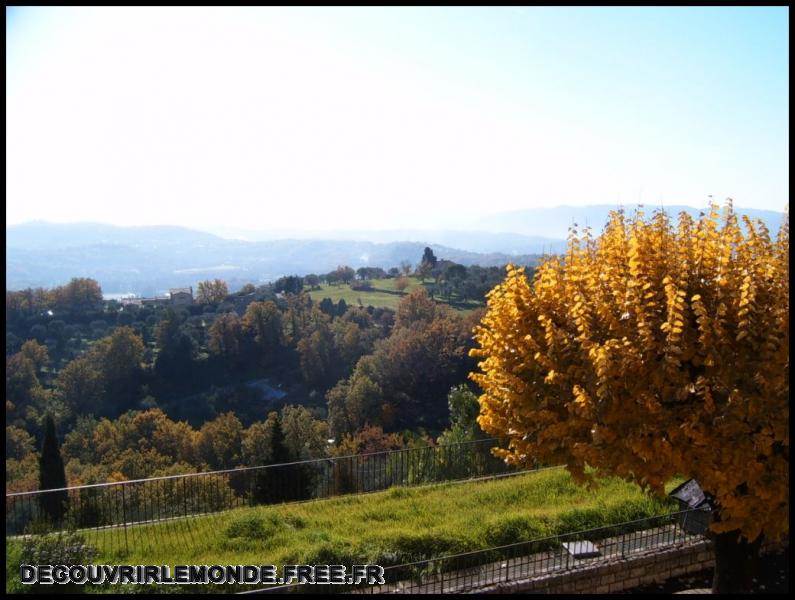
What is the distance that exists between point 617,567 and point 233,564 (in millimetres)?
5374

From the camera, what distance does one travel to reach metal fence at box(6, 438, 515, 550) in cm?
1109

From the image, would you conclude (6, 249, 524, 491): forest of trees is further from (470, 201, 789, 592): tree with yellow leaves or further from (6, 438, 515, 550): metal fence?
(470, 201, 789, 592): tree with yellow leaves

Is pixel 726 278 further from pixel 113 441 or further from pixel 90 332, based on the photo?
pixel 90 332

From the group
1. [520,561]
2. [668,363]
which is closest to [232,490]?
[520,561]

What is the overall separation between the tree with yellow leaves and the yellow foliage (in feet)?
0.05

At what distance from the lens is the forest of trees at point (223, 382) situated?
45.0m

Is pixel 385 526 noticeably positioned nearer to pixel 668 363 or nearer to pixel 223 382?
pixel 668 363

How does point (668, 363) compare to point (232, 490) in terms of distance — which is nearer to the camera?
point (668, 363)

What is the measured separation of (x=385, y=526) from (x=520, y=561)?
7.47 ft

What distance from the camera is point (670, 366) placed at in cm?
684

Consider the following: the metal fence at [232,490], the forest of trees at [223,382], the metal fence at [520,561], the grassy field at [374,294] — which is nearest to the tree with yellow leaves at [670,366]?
the metal fence at [520,561]

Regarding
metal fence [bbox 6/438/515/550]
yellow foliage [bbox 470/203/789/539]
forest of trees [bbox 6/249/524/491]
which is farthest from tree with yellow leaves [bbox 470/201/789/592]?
forest of trees [bbox 6/249/524/491]

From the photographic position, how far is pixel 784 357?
257 inches

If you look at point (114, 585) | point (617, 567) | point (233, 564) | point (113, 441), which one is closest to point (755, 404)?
point (617, 567)
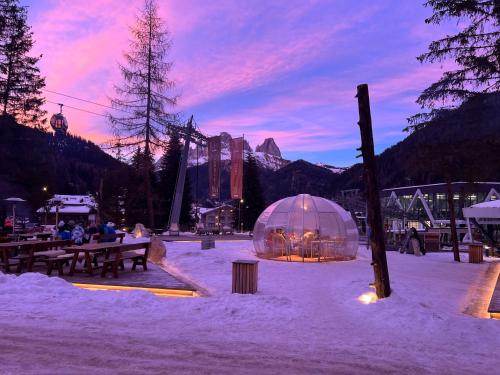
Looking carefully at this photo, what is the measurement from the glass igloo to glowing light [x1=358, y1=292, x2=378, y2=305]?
7.77 m

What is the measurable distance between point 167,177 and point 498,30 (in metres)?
38.3

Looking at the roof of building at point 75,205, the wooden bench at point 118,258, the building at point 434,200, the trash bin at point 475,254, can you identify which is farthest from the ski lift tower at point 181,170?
the building at point 434,200

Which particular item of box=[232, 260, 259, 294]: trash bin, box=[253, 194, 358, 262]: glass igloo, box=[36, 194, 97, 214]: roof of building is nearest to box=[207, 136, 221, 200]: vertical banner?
box=[253, 194, 358, 262]: glass igloo

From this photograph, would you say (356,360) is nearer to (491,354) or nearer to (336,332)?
(336,332)

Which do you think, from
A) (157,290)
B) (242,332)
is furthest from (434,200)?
(242,332)

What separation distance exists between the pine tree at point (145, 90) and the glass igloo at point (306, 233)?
12.5 meters

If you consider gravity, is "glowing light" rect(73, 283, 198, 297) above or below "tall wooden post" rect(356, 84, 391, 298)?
below

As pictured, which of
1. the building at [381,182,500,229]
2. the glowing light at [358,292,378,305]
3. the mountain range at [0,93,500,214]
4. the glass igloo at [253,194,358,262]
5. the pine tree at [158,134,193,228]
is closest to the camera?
the glowing light at [358,292,378,305]

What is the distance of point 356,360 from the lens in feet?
17.0

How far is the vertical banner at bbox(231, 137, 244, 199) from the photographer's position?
99.6 feet

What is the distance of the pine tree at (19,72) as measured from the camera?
3322cm

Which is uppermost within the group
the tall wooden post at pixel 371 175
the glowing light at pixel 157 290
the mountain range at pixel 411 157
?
the mountain range at pixel 411 157

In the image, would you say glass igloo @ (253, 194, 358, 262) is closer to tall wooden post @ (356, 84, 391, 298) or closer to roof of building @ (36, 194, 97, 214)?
tall wooden post @ (356, 84, 391, 298)

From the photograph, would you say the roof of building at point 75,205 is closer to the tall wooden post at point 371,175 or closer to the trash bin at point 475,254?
the trash bin at point 475,254
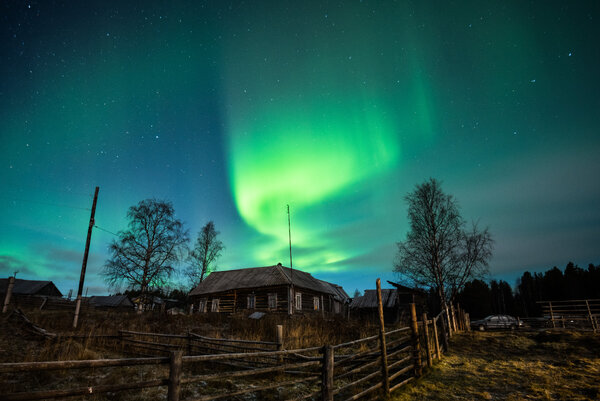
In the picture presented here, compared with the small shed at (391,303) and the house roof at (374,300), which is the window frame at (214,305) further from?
the house roof at (374,300)

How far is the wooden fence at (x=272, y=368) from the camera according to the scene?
10.8 ft

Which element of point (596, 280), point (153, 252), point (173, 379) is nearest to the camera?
point (173, 379)

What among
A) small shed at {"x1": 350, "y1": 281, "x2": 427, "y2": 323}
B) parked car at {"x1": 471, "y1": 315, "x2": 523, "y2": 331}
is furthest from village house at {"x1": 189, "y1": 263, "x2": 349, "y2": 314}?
parked car at {"x1": 471, "y1": 315, "x2": 523, "y2": 331}

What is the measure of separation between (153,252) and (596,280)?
7812cm

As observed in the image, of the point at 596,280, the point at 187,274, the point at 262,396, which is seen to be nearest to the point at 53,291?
the point at 187,274

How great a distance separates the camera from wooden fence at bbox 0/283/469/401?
329cm

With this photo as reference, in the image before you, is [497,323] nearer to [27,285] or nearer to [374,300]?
[374,300]

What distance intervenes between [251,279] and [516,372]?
24.8 meters

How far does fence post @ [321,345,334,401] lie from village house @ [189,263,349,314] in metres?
21.1

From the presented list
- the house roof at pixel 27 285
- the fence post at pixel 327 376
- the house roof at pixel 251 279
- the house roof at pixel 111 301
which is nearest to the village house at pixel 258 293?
the house roof at pixel 251 279

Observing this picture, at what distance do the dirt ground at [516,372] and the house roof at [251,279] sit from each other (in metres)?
16.9

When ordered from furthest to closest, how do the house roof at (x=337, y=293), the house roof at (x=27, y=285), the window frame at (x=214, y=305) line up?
the house roof at (x=27, y=285), the house roof at (x=337, y=293), the window frame at (x=214, y=305)

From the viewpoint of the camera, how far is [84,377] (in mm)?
7867

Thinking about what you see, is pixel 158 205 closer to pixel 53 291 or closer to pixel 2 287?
pixel 2 287
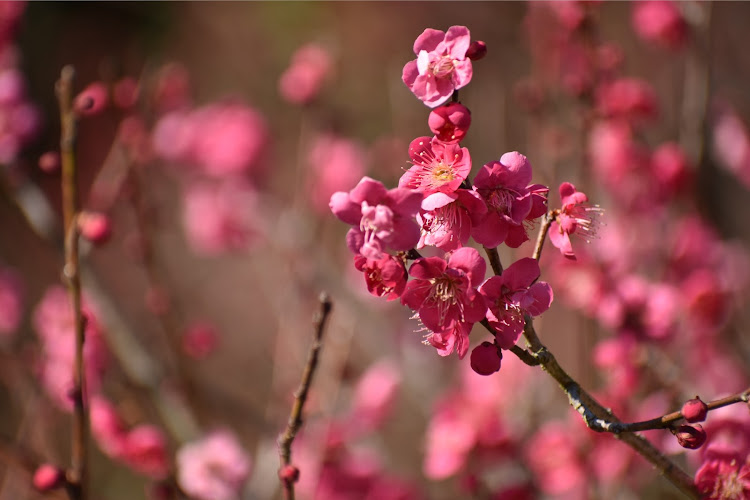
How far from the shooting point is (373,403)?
1688mm

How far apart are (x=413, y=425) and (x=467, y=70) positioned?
2847mm

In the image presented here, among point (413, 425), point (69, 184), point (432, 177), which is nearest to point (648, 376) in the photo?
point (432, 177)

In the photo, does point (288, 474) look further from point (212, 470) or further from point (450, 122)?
point (212, 470)

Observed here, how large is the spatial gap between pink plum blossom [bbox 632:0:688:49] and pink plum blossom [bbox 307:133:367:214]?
1038 mm

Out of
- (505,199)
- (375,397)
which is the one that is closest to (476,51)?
(505,199)

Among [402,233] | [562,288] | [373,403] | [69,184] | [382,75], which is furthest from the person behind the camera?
[382,75]

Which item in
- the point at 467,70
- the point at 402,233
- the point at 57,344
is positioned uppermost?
the point at 467,70

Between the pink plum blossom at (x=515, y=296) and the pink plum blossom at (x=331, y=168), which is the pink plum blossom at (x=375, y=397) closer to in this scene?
the pink plum blossom at (x=331, y=168)

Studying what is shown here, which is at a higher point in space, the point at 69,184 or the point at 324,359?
the point at 69,184

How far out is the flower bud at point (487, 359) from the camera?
67cm

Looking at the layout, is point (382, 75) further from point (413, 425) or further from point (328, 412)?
point (328, 412)

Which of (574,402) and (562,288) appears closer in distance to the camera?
(574,402)

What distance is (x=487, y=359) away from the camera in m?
0.67

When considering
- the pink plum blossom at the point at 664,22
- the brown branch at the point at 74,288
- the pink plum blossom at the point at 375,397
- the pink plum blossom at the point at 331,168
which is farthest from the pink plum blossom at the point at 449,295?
the pink plum blossom at the point at 331,168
::::::::
== Goal ==
Rewrite the listing above with every "grassy field" changed to "open meadow" and nothing else altered, leaving out the pictures.

== Output ==
What is the distance that exists between point 617,567 and point 233,564 (in millimetres)?
5374

From the camera, what distance does one travel to reach metal fence at box(6, 438, 515, 550) in cm?
1109

From the image, would you conclude (6, 249, 524, 491): forest of trees is further from (470, 201, 789, 592): tree with yellow leaves or further from (6, 438, 515, 550): metal fence?
(470, 201, 789, 592): tree with yellow leaves

Is pixel 726 278 further from pixel 113 441 or further from pixel 90 332, based on the photo?
pixel 90 332

From the group
1. [520,561]
2. [668,363]
which is closest to [232,490]?
[520,561]

What is the overall separation between the tree with yellow leaves and the yellow foliage (in feet)?
0.05

At what distance from the lens is the forest of trees at point (223, 382) situated?
45.0m

Is pixel 385 526 noticeably positioned nearer to pixel 668 363 or nearer to pixel 223 382?
pixel 668 363

How does point (668, 363) compare to point (232, 490) in terms of distance — which is nearer to the camera?
point (668, 363)

What is the measured separation of (x=385, y=526) from (x=520, y=561)?
7.47 ft

What distance from the camera is point (670, 366) placed at in cm?
684

Consider the following: the metal fence at [232,490], the forest of trees at [223,382], the metal fence at [520,561], the open meadow at [374,294] — which is nearest to the tree with yellow leaves at [670,366]?
the metal fence at [520,561]

Regarding
metal fence [bbox 6/438/515/550]
yellow foliage [bbox 470/203/789/539]
forest of trees [bbox 6/249/524/491]
which is farthest from tree with yellow leaves [bbox 470/201/789/592]?
forest of trees [bbox 6/249/524/491]

From the photographic position, how far is pixel 784 357?
257 inches

If you look at point (114, 585) | point (617, 567) | point (233, 564) | point (113, 441), which one is closest to point (755, 404)?
point (617, 567)
Looking carefully at this photo, what is the measurement from the glass igloo to glowing light [x1=358, y1=292, x2=378, y2=305]?
7.77 m

What is the measurable distance between point 167,177 and point 498,30 (in metres)?
38.3

Looking at the roof of building at point 75,205, the wooden bench at point 118,258, the building at point 434,200, the trash bin at point 475,254, can you identify which is farthest from the ski lift tower at point 181,170?
the building at point 434,200

Which particular item of box=[232, 260, 259, 294]: trash bin, box=[253, 194, 358, 262]: glass igloo, box=[36, 194, 97, 214]: roof of building is nearest to box=[207, 136, 221, 200]: vertical banner?
box=[253, 194, 358, 262]: glass igloo

From this photograph, would you say (356,360) is nearer to (491,354) or nearer to (336,332)?
(336,332)

Which do you think, from
A) (157,290)
B) (242,332)
is furthest from (434,200)?
(242,332)

What separation distance exists between the pine tree at point (145, 90) and the glass igloo at point (306, 233)?
12.5 meters

If you consider gravity, is "glowing light" rect(73, 283, 198, 297) above or below "tall wooden post" rect(356, 84, 391, 298)?
below

As pictured, which of
1. the building at [381,182,500,229]
2. the glowing light at [358,292,378,305]
3. the mountain range at [0,93,500,214]
4. the glass igloo at [253,194,358,262]
5. the pine tree at [158,134,193,228]
is closest to the camera?
the glowing light at [358,292,378,305]

What is the distance of point 356,360 from the lens in feet?
17.0

How far is the vertical banner at bbox(231, 137, 244, 199) from the photographer's position?
99.6 feet

What is the distance of the pine tree at (19,72) as measured from the camera?
3322cm

Which is uppermost within the group
the tall wooden post at pixel 371 175
the glowing light at pixel 157 290
the mountain range at pixel 411 157
?
the mountain range at pixel 411 157

In the image, would you say glass igloo @ (253, 194, 358, 262) is closer to tall wooden post @ (356, 84, 391, 298) or closer to roof of building @ (36, 194, 97, 214)?
tall wooden post @ (356, 84, 391, 298)

From the photograph, would you say the roof of building at point 75,205 is closer to the tall wooden post at point 371,175 or closer to the trash bin at point 475,254?
the trash bin at point 475,254
In the picture presented here, compared with the small shed at (391,303) and the house roof at (374,300), which is the window frame at (214,305) further from?
the house roof at (374,300)

How far is the wooden fence at (x=272, y=368) from the camera according to the scene?
10.8 ft

Which element of point (596, 280), point (153, 252), point (173, 379) is nearest to the camera?
point (173, 379)

What among
A) small shed at {"x1": 350, "y1": 281, "x2": 427, "y2": 323}
B) parked car at {"x1": 471, "y1": 315, "x2": 523, "y2": 331}
is furthest from village house at {"x1": 189, "y1": 263, "x2": 349, "y2": 314}?
parked car at {"x1": 471, "y1": 315, "x2": 523, "y2": 331}

What is the measure of separation between (153,252) and (596,280)?
7812cm

As observed in the image, of the point at 596,280, the point at 187,274, the point at 262,396, which is seen to be nearest to the point at 53,291?
the point at 187,274

How great a distance separates the camera from wooden fence at bbox 0/283/469/401?
329cm

With this photo as reference, in the image before you, is [497,323] nearer to [27,285] or nearer to [374,300]?
[374,300]

What distance intervenes between [251,279] and [516,372]?
24.8 meters

How far does fence post @ [321,345,334,401] lie from village house @ [189,263,349,314] in metres?
21.1

From the presented list
- the house roof at pixel 27 285
- the fence post at pixel 327 376
- the house roof at pixel 251 279
- the house roof at pixel 111 301
which is nearest to the village house at pixel 258 293?
the house roof at pixel 251 279

Observing this picture, at what distance do the dirt ground at [516,372] and the house roof at [251,279] sit from each other (in metres)?
16.9

When ordered from furthest to closest, how do the house roof at (x=337, y=293), the house roof at (x=27, y=285), the window frame at (x=214, y=305) line up?
the house roof at (x=27, y=285), the house roof at (x=337, y=293), the window frame at (x=214, y=305)

From the viewpoint of the camera, how far is [84,377] (in mm)?
7867

Thinking about what you see, is pixel 158 205 closer to pixel 53 291 or closer to pixel 2 287?
pixel 2 287
How far from the shooting point is (373,403)?
1688mm

How far apart are (x=413, y=425) and (x=467, y=70) positioned?
2847mm

In the image presented here, among point (413, 425), point (69, 184), point (432, 177), which is nearest to point (648, 376) in the photo?
point (432, 177)

In the photo, does point (288, 474) look further from point (212, 470) or further from point (450, 122)?
point (212, 470)

Observed here, how large is the spatial gap between pink plum blossom [bbox 632:0:688:49] and pink plum blossom [bbox 307:133:367:214]?
1038 mm

Out of
- (505,199)
- (375,397)
which is the one that is closest to (476,51)?
(505,199)

Among [402,233] | [562,288] | [373,403] | [69,184] | [382,75], which is furthest from the person behind the camera?
[382,75]

Which item in
- the point at 467,70
- the point at 402,233
- the point at 57,344
is positioned uppermost?
the point at 467,70

Between the pink plum blossom at (x=515, y=296) and the pink plum blossom at (x=331, y=168), which is the pink plum blossom at (x=375, y=397) closer to in this scene?
the pink plum blossom at (x=331, y=168)

Studying what is shown here, which is at a higher point in space, the point at 69,184 or the point at 324,359?
the point at 69,184

How far out is the flower bud at point (487, 359) from the camera?
67cm

Looking at the layout, is point (382, 75) further from point (413, 425) or further from point (328, 412)?
point (328, 412)

Which of (574,402) and (562,288) appears closer in distance to the camera?
(574,402)

What distance is (x=487, y=359) away from the camera in m?
0.67

When considering
- the pink plum blossom at the point at 664,22
- the brown branch at the point at 74,288
- the pink plum blossom at the point at 375,397
- the pink plum blossom at the point at 331,168
which is farthest from the pink plum blossom at the point at 449,295?
the pink plum blossom at the point at 331,168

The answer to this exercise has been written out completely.